Saturday, September 22, 2007
Being and Doing
I've just returned from a few days in the Gaspe Peninsula at the eastern end of Canada's Quebec Province. "What did you DO there?" my friend, Tova, wanted to know.
What a New York question. We're always busy doing something here. In the Gaspe, although there were things to do, I realized that sometimes it's enough just to BE somewhere.
In Perce, a fishing village famous for its distinctive, pierced rock, which apparently migrated to its present position millions of years ago as the Earth's tectonic plates shifted and carried it north from the equator, I couldn't stop taking pictures. I walked out into a heavy rain to photograph the rock swathed in mist and the next morning I got up at 5:30 to photograph the rock at sunrise.
I also went on a whale-watching cruise in the Gulf of St. Lawrence. "I saw blue whales," I told Tova, "the largest animals on Earth."
"I'm jealous," she said. "I love whales."
Gloating only slightly, I laid on her that I also saw fin whales and a minke whale.

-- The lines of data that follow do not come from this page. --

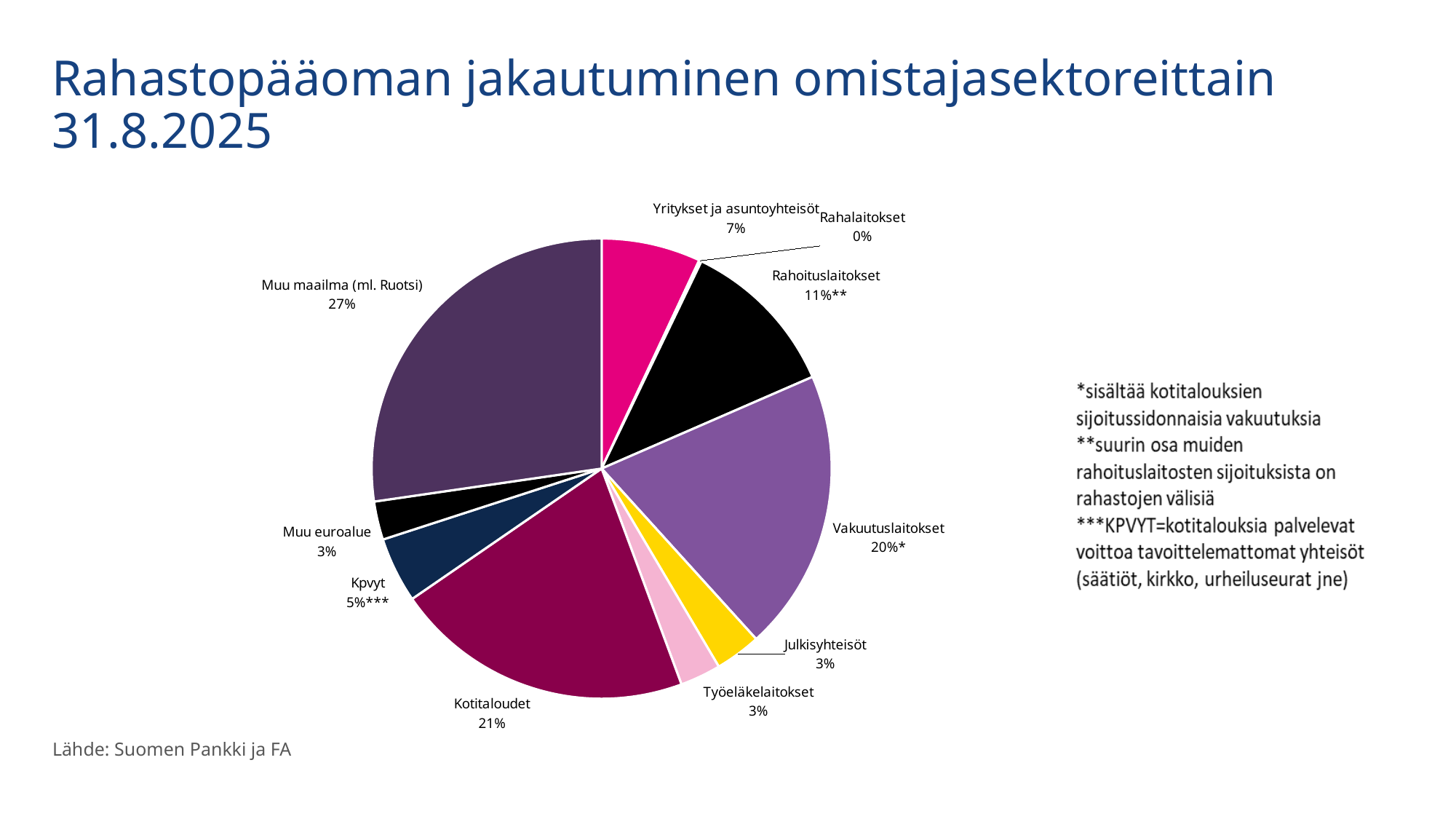
What share of the pie does Muu maailma (ml. Ruotsi) hold? 27% Which sector has the smallest share of the pie? Rahalaitokset What is the value shown for Kotitaloudet? 21% What is the value shown for Kpvyt? 5% How many sectors are shown in the pie chart? 10 What kind of chart is shown on the slide? pie chart What is the value shown for Vakuutuslaitokset? 20% Which sector has the largest share of the pie? Muu maailma (ml. Ruotsi) What is the value shown for Rahoituslaitokset? 11% Which is larger, the share for Kotitaloudet or the share for Vakuutuslaitokset? Kotitaloudet What is the value shown for Yritykset ja asuntoyhteisöt? 7% What is the difference in percentage points between Muu maailma (ml. Ruotsi) and Kotitaloudet? 6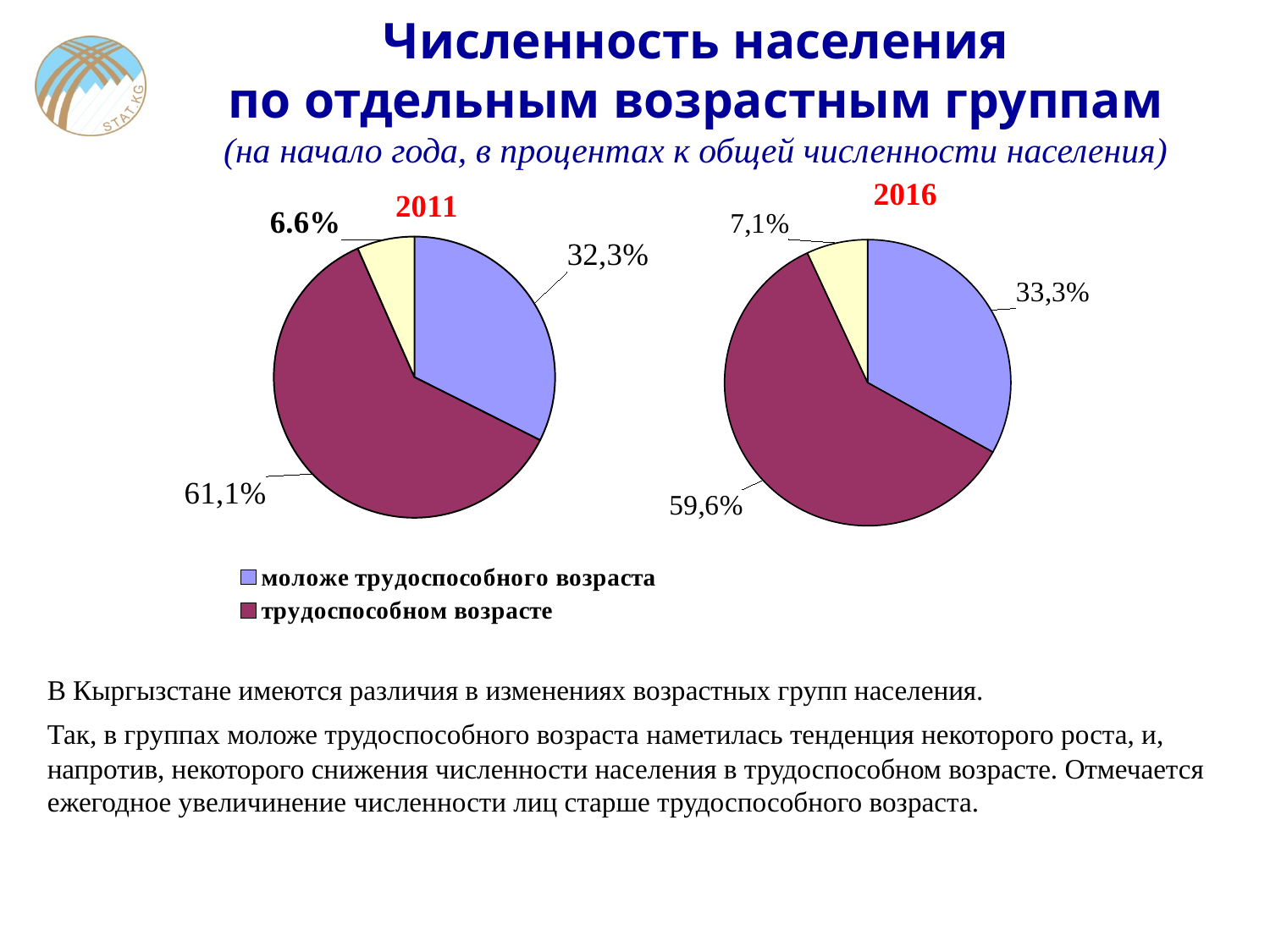
In the 2011 pie chart, what share of the population is in the 'моложе трудоспособного возраста' group? 32,3% In the 2011 pie chart, what share of the population is in the 'трудоспособном возрасте' group? 61,1% In the 2016 pie chart, what share of the population is in the 'моложе трудоспособного возраста' group? 33,3% How many entries does the legend below the charts list? 2 In the 2011 pie chart, which slice is the smallest? the yellow slice (6.6%) What type of charts are shown on the slide? pie charts In the 2016 pie chart, what value is shown for the smallest (yellow) slice? 7,1% In the 2016 pie chart, which group has the largest share? трудоспособном возрасте Which is larger: the 'моложе трудоспособного возраста' share in the 2011 chart or in the 2016 chart? 2016 By how many percentage points did the 'трудоспособном возрасте' share change from the 2011 chart to the 2016 chart? 1,5 percentage points lower In the 2011 pie chart, what value is shown for the smallest (yellow) slice? 6.6% In the 2016 pie chart, what share of the population is in the 'трудоспособном возрасте' group? 59,6%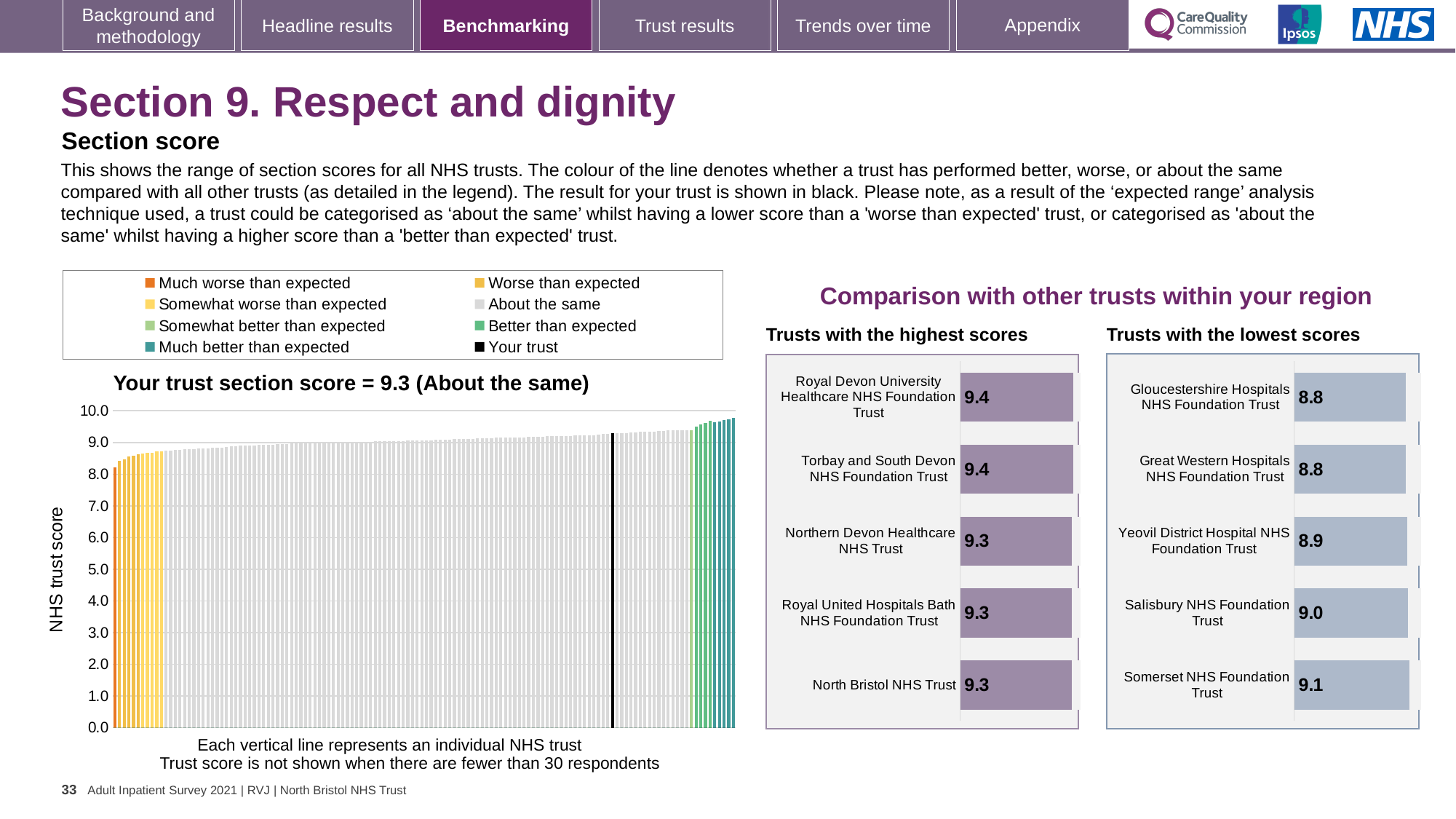
On the 'Trusts with the lowest scores' chart, which trust has the highest score? Somerset NHS Foundation Trust On the 'Trusts with the highest scores' chart, how many trusts are shown? 5 On the 'Trusts with the highest scores' chart, what is the difference between the scores of Royal Devon University Healthcare NHS Foundation Trust and North Bristol NHS Trust? 0.1 On the 'Trusts with the lowest scores' chart, what is the difference between the scores of Somerset NHS Foundation Trust and Gloucestershire Hospitals NHS Foundation Trust? 0.3 On the 'Trusts with the lowest scores' chart, which has the larger score, Yeovil District Hospital NHS Foundation Trust or Salisbury NHS Foundation Trust? Salisbury NHS Foundation Trust On the 'Trusts with the highest scores' chart, what is the score for Northern Devon Healthcare NHS Trust? 9.3 On the 'Your trust section score' chart, what is the label of the vertical axis? NHS trust score On the 'Your trust section score' chart, how many entries does the legend list? 8 On the 'Your trust section score' chart, what is the section score for your trust? 9.3 On the 'Trusts with the lowest scores' chart, what is the score for Yeovil District Hospital NHS Foundation Trust? 8.9 On the 'Your trust section score' chart, is the value of the lowest-scoring trust greater or less than 9.0? less On the 'Your trust section score' chart, what kind of chart is shown? bar chart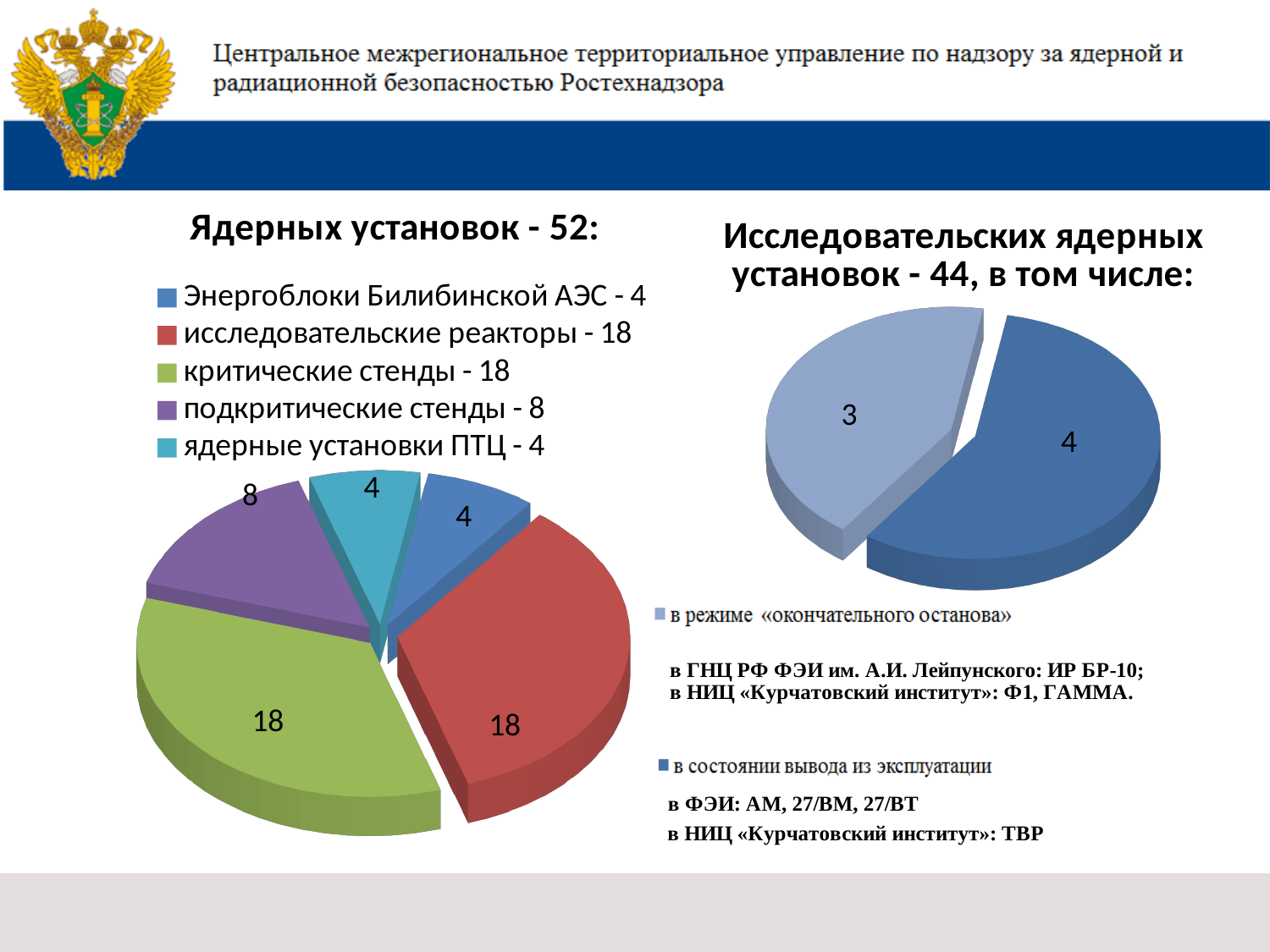
On the right chart titled 'Исследовательских ядерных установок - 44, в том числе:', what is the value for 'в состоянии вывода из эксплуатации'? 4 On the left chart titled 'Ядерных установок - 52:', what is the value for 'подкритические стенды'? 8 On the left chart titled 'Ядерных установок - 52:', which is larger: 'подкритические стенды' or 'ядерные установки ПТЦ'? подкритические стенды On the right chart titled 'Исследовательских ядерных установок - 44, в том числе:', which slice is the largest? в состоянии вывода из эксплуатации On the left chart titled 'Ядерных установок - 52:', what colour is the slice for 'критические стенды'? green What kind of chart is the left chart titled 'Ядерных установок - 52:'? pie chart On the right chart titled 'Исследовательских ядерных установок - 44, в том числе:', what is the value for 'в режиме «окончательного останова»'? 3 On the left chart titled 'Ядерных установок - 52:', what is the value for 'Энергоблоки Билибинской АЭС'? 4 On the right chart titled 'Исследовательских ядерных установок - 44, в том числе:', how many slices does the pie have? 2 On the left chart titled 'Ядерных установок - 52:', what is the value for 'исследовательские реакторы'? 18 On the left chart titled 'Ядерных установок - 52:', what is the difference between 'критические стенды' and 'подкритические стенды'? 10 On the left chart titled 'Ядерных установок - 52:', how many categories does the legend list? 5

There were Italians, French, Swiss, Germans, Americans and Canadians in our little boat. After a blue whale swam close to us and then gracefully turned away, we all sat in complete, motionless silence. The sun was warm, the air was cool and the only sound was the lapping of the waves. For a few moments, all of us just WERE — human beings on a small boat in a grand and mysterious universe, midway between the leviathans and the stars.